[Document]
%%

Search code examples
firebasegoogle-cloud-platformgoogle-cloud-firestoregoogle-bigqueryfirebase-extensions

Firestore -> BigQuery mirroring


I am currently working on a project where I need to mirror data from Firestore to BigQuery for further analysis and reporting purposes. However, I want to exclude certain fields from being mirrored into BigQuery.

I have explored the Stream Mirror extension for Firestore, which simplifies the mirroring process in real-time. However, it doesn't provide direct control over excluding specific fields during the mirroring process.

I am seeking guidance on whether there is a way to achieve this functionality. My goal is to customize the mirroring process to exclude specific fields from Firestore documents before they are stored in BigQuery.

I would like to know if there are any recommended approaches or techniques to accomplish this. Are there any available tools, libraries, or methods that can help me achieve selective field exclusion during the mirroring process?

I appreciate any insights or suggestions that the community can provide. Thank you in advance for your assistance!


Solution

  • As explained in the Extension's documentation the extension allows the use a of Transform Cloud Function for converting the Firestore data to be written to BigQuery.

    The transform Function should be an HTTP Cloud Function with the following logic: get the input object from the request, transform it, send it back in the response; as shown in the below CF skeleton:

    exports.bqTransform = functions.https.onRequest(async (req, res) => {
        
       const inputPayload = req.body // JS Object
       // ...

%%

[Extracted data]
%%

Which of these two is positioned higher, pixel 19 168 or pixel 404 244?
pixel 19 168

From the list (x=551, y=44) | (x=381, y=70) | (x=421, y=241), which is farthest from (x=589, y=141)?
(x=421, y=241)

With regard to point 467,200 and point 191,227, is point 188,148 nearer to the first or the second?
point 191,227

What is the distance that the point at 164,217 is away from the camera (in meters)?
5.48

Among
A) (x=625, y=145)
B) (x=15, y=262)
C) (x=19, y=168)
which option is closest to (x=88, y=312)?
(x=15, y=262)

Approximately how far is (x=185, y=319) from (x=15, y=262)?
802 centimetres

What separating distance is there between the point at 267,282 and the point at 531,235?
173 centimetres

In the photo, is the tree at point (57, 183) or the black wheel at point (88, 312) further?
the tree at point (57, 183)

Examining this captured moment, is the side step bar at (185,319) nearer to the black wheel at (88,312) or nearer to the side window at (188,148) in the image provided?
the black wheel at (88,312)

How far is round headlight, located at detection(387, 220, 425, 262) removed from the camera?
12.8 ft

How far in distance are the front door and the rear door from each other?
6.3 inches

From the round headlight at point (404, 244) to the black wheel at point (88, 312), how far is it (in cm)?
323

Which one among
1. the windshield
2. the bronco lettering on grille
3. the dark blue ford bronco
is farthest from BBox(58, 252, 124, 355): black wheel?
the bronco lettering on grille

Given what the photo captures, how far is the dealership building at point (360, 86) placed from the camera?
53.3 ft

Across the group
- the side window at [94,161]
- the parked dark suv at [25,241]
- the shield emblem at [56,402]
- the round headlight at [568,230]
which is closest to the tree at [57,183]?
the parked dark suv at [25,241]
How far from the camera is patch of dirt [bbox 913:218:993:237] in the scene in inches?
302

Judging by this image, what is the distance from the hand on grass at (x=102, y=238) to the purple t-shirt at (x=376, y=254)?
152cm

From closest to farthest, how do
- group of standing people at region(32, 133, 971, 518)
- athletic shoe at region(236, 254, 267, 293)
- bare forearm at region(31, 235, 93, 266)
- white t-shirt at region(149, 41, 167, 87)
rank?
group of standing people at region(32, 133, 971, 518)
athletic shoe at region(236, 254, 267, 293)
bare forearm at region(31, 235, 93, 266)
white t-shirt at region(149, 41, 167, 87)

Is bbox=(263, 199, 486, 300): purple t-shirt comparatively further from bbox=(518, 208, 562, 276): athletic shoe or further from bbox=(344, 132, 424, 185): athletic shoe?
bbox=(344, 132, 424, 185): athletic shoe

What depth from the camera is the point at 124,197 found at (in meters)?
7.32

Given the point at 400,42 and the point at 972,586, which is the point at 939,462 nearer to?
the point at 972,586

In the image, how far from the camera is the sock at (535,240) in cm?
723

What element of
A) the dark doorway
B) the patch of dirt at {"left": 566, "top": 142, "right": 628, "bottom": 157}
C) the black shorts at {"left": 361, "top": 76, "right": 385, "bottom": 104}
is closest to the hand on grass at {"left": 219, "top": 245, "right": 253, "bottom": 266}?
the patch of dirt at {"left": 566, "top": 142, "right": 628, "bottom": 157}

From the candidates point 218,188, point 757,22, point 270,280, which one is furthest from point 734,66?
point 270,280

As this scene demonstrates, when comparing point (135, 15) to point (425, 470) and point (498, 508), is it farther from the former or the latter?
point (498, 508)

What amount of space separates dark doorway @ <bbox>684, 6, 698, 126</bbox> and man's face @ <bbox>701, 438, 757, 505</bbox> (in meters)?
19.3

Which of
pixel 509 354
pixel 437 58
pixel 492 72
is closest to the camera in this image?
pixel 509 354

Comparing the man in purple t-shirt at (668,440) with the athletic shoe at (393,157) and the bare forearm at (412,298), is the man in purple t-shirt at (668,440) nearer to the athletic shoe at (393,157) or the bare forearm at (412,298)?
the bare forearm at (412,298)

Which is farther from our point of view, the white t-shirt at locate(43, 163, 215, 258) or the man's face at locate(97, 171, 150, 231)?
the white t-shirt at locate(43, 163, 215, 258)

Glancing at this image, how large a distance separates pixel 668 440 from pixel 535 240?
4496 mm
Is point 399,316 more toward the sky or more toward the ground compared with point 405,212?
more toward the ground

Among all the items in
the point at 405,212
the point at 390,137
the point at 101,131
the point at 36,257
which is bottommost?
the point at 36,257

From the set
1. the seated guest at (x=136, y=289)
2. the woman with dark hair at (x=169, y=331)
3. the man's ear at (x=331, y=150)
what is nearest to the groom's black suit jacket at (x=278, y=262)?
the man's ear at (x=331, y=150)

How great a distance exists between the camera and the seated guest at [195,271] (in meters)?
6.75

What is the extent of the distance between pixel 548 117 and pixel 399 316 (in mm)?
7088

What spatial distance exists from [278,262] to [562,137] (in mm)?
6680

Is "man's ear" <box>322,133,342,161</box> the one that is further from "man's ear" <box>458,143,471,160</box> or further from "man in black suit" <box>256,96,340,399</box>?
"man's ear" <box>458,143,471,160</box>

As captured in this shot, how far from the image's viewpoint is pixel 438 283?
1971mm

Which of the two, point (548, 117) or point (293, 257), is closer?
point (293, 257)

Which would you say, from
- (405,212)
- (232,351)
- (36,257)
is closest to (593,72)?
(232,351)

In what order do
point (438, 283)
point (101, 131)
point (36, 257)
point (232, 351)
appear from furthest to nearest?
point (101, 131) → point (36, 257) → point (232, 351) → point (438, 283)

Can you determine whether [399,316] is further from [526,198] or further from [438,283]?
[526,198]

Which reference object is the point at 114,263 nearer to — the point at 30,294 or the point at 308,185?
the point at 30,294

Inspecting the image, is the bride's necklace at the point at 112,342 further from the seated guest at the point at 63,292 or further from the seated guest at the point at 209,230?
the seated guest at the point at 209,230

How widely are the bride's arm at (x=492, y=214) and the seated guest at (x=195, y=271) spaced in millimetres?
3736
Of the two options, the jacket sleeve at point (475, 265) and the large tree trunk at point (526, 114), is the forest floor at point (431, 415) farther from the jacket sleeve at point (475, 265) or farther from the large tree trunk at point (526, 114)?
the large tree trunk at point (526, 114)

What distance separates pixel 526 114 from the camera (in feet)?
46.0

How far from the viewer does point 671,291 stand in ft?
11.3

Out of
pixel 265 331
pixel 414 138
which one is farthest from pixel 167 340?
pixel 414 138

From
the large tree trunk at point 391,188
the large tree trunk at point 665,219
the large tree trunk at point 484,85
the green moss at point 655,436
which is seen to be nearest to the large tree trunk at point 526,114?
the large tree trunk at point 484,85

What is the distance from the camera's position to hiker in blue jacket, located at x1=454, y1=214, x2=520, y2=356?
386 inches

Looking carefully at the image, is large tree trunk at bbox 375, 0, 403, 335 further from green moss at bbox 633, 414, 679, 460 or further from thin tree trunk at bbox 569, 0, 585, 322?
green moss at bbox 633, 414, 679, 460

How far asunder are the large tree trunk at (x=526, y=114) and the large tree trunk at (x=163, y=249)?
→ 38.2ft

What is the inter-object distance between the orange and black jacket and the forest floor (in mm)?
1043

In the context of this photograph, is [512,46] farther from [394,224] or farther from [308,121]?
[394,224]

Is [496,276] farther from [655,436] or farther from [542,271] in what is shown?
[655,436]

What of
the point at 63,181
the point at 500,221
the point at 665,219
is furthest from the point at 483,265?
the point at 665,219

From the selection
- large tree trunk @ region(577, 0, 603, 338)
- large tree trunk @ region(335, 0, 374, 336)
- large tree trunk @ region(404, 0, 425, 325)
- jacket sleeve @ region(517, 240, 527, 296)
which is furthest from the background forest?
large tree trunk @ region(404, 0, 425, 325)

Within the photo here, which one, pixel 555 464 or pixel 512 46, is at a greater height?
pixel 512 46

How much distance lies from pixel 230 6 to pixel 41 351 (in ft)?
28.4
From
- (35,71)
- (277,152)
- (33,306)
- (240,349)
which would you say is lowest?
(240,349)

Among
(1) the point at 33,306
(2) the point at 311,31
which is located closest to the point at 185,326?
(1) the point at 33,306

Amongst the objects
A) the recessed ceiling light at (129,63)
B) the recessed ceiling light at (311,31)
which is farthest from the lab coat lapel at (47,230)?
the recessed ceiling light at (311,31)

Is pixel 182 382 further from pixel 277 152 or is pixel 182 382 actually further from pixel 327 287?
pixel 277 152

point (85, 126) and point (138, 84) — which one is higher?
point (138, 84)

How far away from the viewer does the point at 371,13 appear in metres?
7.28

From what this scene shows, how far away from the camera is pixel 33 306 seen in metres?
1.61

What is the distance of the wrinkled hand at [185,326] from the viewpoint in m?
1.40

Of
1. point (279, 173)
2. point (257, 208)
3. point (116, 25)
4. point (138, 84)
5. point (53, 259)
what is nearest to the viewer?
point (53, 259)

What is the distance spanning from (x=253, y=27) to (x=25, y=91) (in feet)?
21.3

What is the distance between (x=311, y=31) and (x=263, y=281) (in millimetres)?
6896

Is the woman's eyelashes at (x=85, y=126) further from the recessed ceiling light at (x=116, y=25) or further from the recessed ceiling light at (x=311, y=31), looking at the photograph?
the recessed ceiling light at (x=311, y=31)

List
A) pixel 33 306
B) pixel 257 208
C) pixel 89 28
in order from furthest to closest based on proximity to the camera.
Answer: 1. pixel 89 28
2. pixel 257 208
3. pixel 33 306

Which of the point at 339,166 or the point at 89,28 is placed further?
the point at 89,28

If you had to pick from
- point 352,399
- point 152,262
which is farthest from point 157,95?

%%

[Challenges]
1. In the Firestore-to-BigQuery thread, what steps does the solution give for the logic of the transform function?
2. Summarize the Firestore-to-BigQuery thread in two sentences.
3. Write the next part of the Firestore-to-BigQuery thread, picking up right after its final line.
The material comes from a source separate from the Firestore-to-BigQuery thread.

[Answers to the exercise]
1.
- Get the input object from the request.
- Transform it.
- Send it back in the response.

2. The poster wants to mirror data from Firestore to BigQuery for analysis and reporting while leaving out certain fields, but the Stream Mirror extension gives no direct control over excluding specific fields. The solution points out that the extension allows a Transform Cloud Function, an HTTP function that takes the input object from the request, transforms it, and sends it back in the response.

3.
       // Transform the object 
       // ...
       const outputPayload = {...}   // JS Object
        
       res.send(outputPayload);
        });
    

    As explained in the doc, the inputPayload object (i.e. req.body) contains a data property (which is an array) which contains a representation of the Firestore document, has shown below:

    { 
      data: [{
        insertId: int;
        json: {
          timestamp: int;
          event_id: int;
          document_name: string;
          document_id: int;
          operation: ChangeType;
          data: string;  // <= String containing the stringified object representing the Firestore document data
        },
      }]
    }
    

    The transformation implemented in your Cloud Function code shall create an object with the same structure (outputPayload in our skeleton example above) where the data[0].json property is adapted according to your transformation requirements.


    Here is a very simple example in which we totally change the content of the Firestore record with just the foo field of the Firestore document plus some static data.

    exports.bqTransform = functions.https.onRequest(async (req, res) => {
    
        const inputPayload = req.body; 
        const inputData = inputPayload.data[0];
    
        const outputPayload = [{
            insertId: inputData.insertId,
            json: {
                timestamp: inputData.json.timestamp,
                event_id: inputData.json.event_id,
                document_name: inputData.json.document_name,
                document_id: inputData.json.document_id,
                operation: inputData.json.operation,
                data: JSON.stringify({ foo: inputData.json.data.foo, array: ["a1", "a2"], name: "Transformed Name" })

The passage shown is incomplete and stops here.